Treatment of Urinary Tract Infections
For urinary tract infections, first-line treatment should be nitrofurantoin, trimethoprim-sulfamethoxazole (TMP-SMX), or fosfomycin, with selection guided by local antibiogram patterns and patient-specific factors. 1, 2
Diagnostic Approach
- Obtain urinalysis and urine culture before initiating treatment
- Document positive urine cultures associated with symptomatic episodes
- Consider obtaining catheterized specimen if initial sample is suspect for contamination
- Cystoscopy and upper tract imaging are not routinely needed for uncomplicated UTIs
Treatment Algorithm
First-Line Therapy for Uncomplicated UTIs
Nitrofurantoin (100 mg twice daily for 5 days)
- Highly effective against E. coli
- Low resistance rates
- Minimal impact on gut flora
- Contraindicated if CrCl <30 mL/min
Trimethoprim-sulfamethoxazole (TMP-SMX) (160/800 mg twice daily for 3 days)
- Cost-effective option
- Only use if local resistance is <20%
- Avoid in patients with sulfa allergies
Fosfomycin (3 g single dose)
- Convenient single-dose administration
- Good option when adherence is a concern
- Effective against many resistant organisms
Alternative Therapy
- Cephalexin (500 mg four times daily for 5-7 days)
- Amoxicillin-clavulanate (875/125 mg every 12 hours) 3
- Effective for complicated UTIs
- Consider when first-line agents cannot be used
Treatment Duration
Special Considerations
Recurrent UTIs
- Document positive cultures with symptomatic episodes
- Consider patient-initiated treatment (self-start) while awaiting cultures 1
- Prophylaxis options:
- TMP-SMX (40/200 mg once daily or three times weekly)

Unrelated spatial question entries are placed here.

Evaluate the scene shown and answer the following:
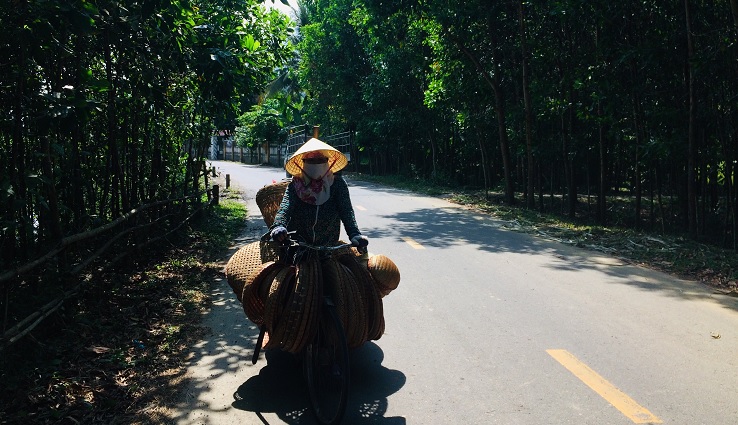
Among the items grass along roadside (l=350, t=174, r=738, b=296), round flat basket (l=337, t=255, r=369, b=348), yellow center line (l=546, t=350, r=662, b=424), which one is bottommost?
yellow center line (l=546, t=350, r=662, b=424)

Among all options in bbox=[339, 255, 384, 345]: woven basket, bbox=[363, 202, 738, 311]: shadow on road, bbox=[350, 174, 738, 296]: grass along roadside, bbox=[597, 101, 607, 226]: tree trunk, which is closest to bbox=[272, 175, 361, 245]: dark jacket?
bbox=[339, 255, 384, 345]: woven basket

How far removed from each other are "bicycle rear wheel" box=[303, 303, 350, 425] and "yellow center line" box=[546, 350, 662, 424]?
1.82m

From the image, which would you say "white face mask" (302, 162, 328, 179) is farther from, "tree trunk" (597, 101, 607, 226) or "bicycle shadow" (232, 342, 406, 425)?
"tree trunk" (597, 101, 607, 226)

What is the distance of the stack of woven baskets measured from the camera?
4.24 metres

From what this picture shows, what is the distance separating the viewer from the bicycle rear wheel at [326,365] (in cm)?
404

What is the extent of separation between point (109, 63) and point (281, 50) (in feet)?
19.6

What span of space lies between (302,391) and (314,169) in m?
1.63

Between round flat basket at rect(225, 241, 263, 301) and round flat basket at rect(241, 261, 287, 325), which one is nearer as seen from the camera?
round flat basket at rect(241, 261, 287, 325)

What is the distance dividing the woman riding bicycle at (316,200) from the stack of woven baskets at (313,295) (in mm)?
239

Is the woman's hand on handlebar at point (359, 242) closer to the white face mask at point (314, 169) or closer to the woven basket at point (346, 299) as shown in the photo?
the woven basket at point (346, 299)

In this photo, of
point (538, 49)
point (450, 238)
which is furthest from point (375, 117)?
point (450, 238)

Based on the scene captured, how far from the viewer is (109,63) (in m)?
6.65

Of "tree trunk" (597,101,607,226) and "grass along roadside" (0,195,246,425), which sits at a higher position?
"tree trunk" (597,101,607,226)

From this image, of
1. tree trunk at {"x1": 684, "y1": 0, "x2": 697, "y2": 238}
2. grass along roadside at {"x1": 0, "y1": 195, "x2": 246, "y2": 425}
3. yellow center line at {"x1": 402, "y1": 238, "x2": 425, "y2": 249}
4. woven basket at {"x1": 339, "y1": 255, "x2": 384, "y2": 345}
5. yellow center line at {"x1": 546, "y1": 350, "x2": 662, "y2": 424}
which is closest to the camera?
yellow center line at {"x1": 546, "y1": 350, "x2": 662, "y2": 424}
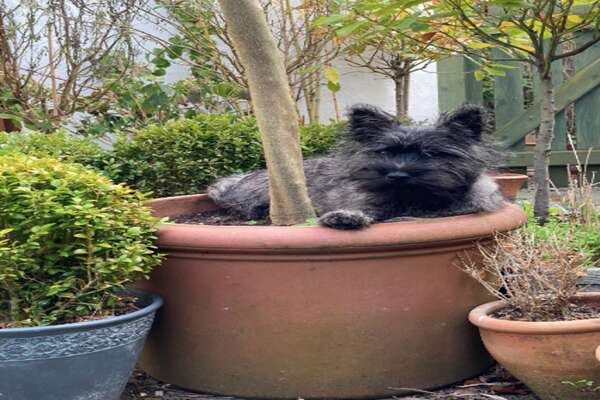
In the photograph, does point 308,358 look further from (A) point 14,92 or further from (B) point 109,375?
(A) point 14,92

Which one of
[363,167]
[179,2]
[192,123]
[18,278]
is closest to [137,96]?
[179,2]

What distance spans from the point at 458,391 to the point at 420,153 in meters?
1.01

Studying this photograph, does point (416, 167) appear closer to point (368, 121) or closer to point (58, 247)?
point (368, 121)

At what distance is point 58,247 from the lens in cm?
274

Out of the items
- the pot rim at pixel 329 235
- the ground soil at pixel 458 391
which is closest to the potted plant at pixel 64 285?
the pot rim at pixel 329 235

- Nitrofurantoin (50-100 mg daily)
- Methenamine (1 g twice daily) as a non-antibiotic option
Resistant Organisms
- For cultures resistant to oral antibiotics, use culture-directed parenteral antibiotics for as short a course as reasonable 1
- Adjust therapy when culture results return to ensure effective treatment
Renal Impairment
- Avoid nitrofurantoin if CrCl <30 mL/min
- Adjust dosages for other antibiotics based on renal function
Important Caveats
- Avoid fluoroquinolones as first-line therapy due to high risk of adverse effects and increasing resistance 2, 4, 5
- Do not treat asymptomatic bacteriuria except in pregnant women and patients undergoing urologic procedures 2
- Use shortest effective duration of antibiotics to reduce risk of resistance development 1, 2
- Consider local antibiogram patterns when selecting empiric therapy 1, 2
- Obtain cultures before starting antibiotics to guide appropriate therapy 1
- Pain relief with NSAIDs can be considered while awaiting culture results in mild cases 6
The evidence strongly supports using nitrofurantoin, TMP-SMX, or fosfomycin as first-line agents for uncomplicated UTIs, with treatment duration of 3-5 days for uncomplicated infections and up to 7 days for complicated infections. Randomized controlled trials have demonstrated the efficacy of nitrofurantoin over placebo for both symptomatic improvement and bacteriological cure 7.